Of old, only temporal lands belonging to barons appear, by our law, to have given a right to sit in Parliament; church-lands, lands mortified for pious uses, burgage-lands, gave no such privilege. After the freeholders were allowed to send commissioners to represent them in Parliament, the act 1587, James VI. Parl. 11. cap. 114, appointed these commissioners should be chosen by none but such as had a forty-shilling land, in free tenandry, holding of the King. This would appear to exclude church-lands, and much more lands mortified to pious uses. The act 1681, which introduces valuation in place of extent, makes no variation in respect of tenure; on the contrary, it limits the right of election to those infeft ‘in kirk-lands now holden of the Crown, or other lands holding feu, ward, or blench,’ of his Majesty. Further, till 1712, mortified lands were always excepted from the supply-acts; and, by consequence, were not liable in public burdens; hence it is evident, That, to make mortified lands a title of enrolment, were, in every sense, contrary as well to the words as to the true intent and meaning of the act 1681.
Answered for David Dalrymple and the other complainers, to the first objection; That though the lands in question were mortified lands, yet they were the property of the College; and as there is no law or statute to the contrary, the College must have that power of alienation which is inherent in property. In the next place, Supposing dilapidation could be charged against the principal and masters of the College, which was not pretended to be the case here, yet that was jus tertii to the defenders; and an action of reduction upon that head could only be competent to succeeding principals and masters. Had the complainers' titles been lands purchased from an heir of tailzie, or from a minor, these circumstances might afford reasons of reduction to their proper parlies, but could never be the foundation of any objection to the qualification for having a vote.

> _Provided data_
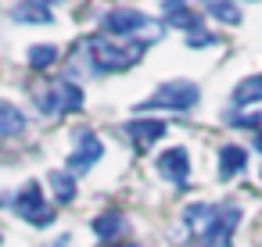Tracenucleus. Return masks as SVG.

> _Aim_
Reproduce the passage from the legal report on mortified lands and voting rights, starting with "Answered for David" and going on through "having a vote.". The data has no connection to the text on mortified lands.

> _Response to this task_
Answered for David Dalrymple and the other complainers, to the first objection; That though the lands in question were mortified lands, yet they were the property of the College; and as there is no law or statute to the contrary, the College must have that power of alienation which is inherent in property. In the next place, Supposing dilapidation could be charged against the principal and masters of the College, which was not pretended to be the case here, yet that was jus tertii to the defenders; and an action of reduction upon that head could only be competent to succeeding principals and masters. Had the complainers' titles been lands purchased from an heir of tailzie, or from a minor, these circumstances might afford reasons of reduction to their proper parlies, but could never be the foundation of any objection to the qualification for having a vote.